WRITTEN INSTRUCTION 1 → Reproduce the entire post on thesis frustration without changing a single word.
WRITTEN INSTRUCTION 2 → Please list every line of the listing that contains the string "apart".

ARTICLE →
============
It's a rude first post, and old hat for certain, and probably one-off on account of drinking and unemployment, but I am beginning to wonder how many times I need to be told to re-write my thesis by how many people. I simply am losing any interest in replicating the work again, and again, and again, and in traveling two hours for meetings--meetings which were few and far between during the semester I was supposed to be finishing my MA. It's especially jarring when my advisor actually read my f*cking chapters and gave feedback for the first time in about two years, but then some other professor, not on the committee, felt the need to intervene and question the quality of my scholarship--which is so vague that I don't think it can't not be an insult.

I know my scholarship can't be that bad because I don't seem to run into trouble with conference talks. Maybe it's just this paper, which has been crippling. I wish I knew what to complain about, but I don't know that I do anymore. I'm tired of f*ckng blaming myself, trying as hard as I can and only facing what seems like a mixture of neglect and hostility from the people who are supposed to help me. This feels like a co-dependency, not a degree.
============
ENTRIES →
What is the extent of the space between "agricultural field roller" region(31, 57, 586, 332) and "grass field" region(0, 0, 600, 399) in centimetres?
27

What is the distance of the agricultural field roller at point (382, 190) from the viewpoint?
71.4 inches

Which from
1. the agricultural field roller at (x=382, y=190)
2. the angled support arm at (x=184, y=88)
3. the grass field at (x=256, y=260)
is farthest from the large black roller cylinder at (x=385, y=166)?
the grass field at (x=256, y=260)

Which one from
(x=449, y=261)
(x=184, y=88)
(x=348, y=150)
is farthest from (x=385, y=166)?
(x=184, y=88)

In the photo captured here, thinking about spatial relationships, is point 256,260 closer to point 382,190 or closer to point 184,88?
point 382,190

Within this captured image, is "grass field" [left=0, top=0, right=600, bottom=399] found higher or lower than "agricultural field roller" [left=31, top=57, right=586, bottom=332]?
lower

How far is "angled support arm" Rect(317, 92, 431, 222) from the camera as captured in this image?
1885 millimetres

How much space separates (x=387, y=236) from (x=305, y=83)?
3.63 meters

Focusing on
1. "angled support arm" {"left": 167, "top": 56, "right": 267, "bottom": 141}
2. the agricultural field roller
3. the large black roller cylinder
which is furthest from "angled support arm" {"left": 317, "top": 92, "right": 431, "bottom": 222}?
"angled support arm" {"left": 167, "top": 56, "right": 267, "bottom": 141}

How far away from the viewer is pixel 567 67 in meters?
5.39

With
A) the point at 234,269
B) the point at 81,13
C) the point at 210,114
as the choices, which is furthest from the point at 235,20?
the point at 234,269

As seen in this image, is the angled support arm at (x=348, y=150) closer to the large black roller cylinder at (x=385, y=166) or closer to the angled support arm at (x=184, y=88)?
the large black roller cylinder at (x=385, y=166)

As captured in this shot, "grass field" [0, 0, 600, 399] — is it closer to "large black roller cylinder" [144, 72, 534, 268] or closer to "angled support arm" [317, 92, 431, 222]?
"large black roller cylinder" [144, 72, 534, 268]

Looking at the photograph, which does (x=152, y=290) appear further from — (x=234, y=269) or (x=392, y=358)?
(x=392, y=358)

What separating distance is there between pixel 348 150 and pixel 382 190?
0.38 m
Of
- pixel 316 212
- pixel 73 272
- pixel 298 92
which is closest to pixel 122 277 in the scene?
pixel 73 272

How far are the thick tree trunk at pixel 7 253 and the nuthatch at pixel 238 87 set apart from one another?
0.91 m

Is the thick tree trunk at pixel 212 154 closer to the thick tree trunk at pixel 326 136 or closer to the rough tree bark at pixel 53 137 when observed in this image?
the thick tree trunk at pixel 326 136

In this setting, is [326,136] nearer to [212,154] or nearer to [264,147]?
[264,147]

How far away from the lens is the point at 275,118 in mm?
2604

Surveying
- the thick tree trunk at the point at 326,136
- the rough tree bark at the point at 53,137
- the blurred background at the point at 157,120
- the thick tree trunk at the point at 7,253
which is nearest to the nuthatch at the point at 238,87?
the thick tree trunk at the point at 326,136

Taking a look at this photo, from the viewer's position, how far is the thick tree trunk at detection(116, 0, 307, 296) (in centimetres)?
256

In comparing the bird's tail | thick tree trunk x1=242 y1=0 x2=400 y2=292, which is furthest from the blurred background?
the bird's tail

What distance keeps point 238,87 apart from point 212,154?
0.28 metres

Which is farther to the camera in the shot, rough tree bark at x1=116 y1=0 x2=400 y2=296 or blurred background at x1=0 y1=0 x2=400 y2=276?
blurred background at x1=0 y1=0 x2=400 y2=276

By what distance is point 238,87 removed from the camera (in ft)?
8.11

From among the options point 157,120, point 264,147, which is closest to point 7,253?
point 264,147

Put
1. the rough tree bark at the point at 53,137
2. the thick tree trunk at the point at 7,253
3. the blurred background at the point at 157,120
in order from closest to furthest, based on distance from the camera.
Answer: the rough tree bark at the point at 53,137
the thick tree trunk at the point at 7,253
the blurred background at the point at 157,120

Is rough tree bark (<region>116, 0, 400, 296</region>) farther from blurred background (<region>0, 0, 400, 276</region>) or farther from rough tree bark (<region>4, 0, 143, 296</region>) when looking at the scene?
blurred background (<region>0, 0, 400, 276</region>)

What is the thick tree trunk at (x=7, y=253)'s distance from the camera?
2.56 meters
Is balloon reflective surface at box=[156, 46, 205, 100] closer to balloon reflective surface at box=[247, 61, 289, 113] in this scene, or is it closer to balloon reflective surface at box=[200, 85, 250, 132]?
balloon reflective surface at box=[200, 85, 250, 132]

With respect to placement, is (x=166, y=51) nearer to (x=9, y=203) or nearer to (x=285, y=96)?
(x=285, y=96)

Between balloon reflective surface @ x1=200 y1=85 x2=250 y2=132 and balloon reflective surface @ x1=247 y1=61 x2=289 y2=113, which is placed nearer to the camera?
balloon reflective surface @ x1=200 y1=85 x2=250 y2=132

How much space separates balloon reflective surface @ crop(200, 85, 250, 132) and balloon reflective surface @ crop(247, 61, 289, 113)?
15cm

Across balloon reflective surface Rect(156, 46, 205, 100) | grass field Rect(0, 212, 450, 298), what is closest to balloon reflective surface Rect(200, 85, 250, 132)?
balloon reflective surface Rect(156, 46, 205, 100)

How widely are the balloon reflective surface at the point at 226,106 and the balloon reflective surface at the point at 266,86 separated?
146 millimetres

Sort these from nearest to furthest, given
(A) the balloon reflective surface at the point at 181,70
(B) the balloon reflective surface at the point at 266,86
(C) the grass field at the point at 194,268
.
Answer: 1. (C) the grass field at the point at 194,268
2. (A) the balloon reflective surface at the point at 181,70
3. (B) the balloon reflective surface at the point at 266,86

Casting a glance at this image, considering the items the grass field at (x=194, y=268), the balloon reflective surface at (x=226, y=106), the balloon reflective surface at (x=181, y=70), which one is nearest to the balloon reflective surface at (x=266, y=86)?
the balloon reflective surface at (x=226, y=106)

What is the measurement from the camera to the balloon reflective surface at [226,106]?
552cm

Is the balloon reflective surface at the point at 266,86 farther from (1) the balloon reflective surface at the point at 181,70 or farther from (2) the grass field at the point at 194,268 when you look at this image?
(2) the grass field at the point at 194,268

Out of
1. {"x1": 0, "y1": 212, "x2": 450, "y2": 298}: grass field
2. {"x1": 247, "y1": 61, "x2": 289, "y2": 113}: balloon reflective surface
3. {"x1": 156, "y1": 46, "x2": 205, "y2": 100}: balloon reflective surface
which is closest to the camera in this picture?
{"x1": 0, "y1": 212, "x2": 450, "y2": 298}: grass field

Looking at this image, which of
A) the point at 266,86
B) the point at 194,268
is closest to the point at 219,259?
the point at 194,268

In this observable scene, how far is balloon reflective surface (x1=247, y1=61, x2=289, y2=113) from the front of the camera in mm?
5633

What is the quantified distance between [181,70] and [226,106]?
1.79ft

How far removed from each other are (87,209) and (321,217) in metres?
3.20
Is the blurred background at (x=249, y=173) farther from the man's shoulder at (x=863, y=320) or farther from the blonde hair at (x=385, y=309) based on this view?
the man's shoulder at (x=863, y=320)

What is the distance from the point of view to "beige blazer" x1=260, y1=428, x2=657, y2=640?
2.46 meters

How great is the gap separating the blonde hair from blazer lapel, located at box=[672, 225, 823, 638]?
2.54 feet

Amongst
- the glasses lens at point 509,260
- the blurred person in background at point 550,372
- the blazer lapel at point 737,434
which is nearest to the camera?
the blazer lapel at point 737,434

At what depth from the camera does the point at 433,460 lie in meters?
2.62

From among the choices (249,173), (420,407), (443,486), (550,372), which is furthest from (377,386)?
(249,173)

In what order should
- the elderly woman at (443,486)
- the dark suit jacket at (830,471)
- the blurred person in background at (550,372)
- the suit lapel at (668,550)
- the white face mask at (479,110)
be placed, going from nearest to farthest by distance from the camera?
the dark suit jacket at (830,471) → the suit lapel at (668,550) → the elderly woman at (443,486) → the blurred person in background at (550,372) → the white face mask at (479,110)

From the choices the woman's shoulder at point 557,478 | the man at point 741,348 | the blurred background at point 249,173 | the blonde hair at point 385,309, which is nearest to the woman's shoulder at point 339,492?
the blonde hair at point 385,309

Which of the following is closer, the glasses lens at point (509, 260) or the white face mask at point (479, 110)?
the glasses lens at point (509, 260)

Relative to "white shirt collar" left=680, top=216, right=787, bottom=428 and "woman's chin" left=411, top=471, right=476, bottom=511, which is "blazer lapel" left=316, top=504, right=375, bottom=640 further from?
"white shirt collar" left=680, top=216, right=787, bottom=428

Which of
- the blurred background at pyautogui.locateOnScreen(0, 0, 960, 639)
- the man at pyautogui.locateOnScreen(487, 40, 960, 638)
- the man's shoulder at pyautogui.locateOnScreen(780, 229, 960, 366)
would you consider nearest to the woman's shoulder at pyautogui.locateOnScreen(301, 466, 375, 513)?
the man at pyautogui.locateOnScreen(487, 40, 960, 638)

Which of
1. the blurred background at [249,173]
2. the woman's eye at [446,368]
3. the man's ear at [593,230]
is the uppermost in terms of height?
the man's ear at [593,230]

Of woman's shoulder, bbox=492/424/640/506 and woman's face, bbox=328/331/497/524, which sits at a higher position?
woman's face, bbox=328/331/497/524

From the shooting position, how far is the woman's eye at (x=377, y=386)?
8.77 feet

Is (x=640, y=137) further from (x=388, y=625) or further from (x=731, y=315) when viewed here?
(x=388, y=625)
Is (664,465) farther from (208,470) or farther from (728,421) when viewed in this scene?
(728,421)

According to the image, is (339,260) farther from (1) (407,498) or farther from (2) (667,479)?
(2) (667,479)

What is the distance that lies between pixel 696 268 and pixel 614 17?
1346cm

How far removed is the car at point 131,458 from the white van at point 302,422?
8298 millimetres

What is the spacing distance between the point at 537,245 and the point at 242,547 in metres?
============
SOLUTION 1 →
It's a rude first post, and old hat for certain, and probably one-off on account of drinking and unemployment, but I am beginning to wonder how many times I need to be told to re-write my thesis by how many people. I simply am losing any interest in replicating the work again, and again, and again, and in traveling two hours for meetings--meetings which were few and far between during the semester I was supposed to be finishing my MA. It's especially jarring when my advisor actually read my f*cking chapters and gave feedback for the first time in about two years, but then some other professor, not on the committee, felt the need to intervene and question the quality of my scholarship--which is so vague that I don't think it can't not be an insult.

I know my scholarship can't be that bad because I don't seem to run into trouble with conference talks. Maybe it's just this paper, which has been crippling. I wish I knew what to complain about, but I don't know that I do anymore. I'm tired of f*ckng blaming myself, trying as hard as I can and only facing what seems like a mixture of neglect and hostility from the people who are supposed to help me. This feels like a co-dependency, not a degree.

SOLUTION 2 →
How far are the thick tree trunk at pixel 7 253 and the nuthatch at pixel 238 87 set apart from one another?
What distance keeps point 238,87 apart from point 212,154?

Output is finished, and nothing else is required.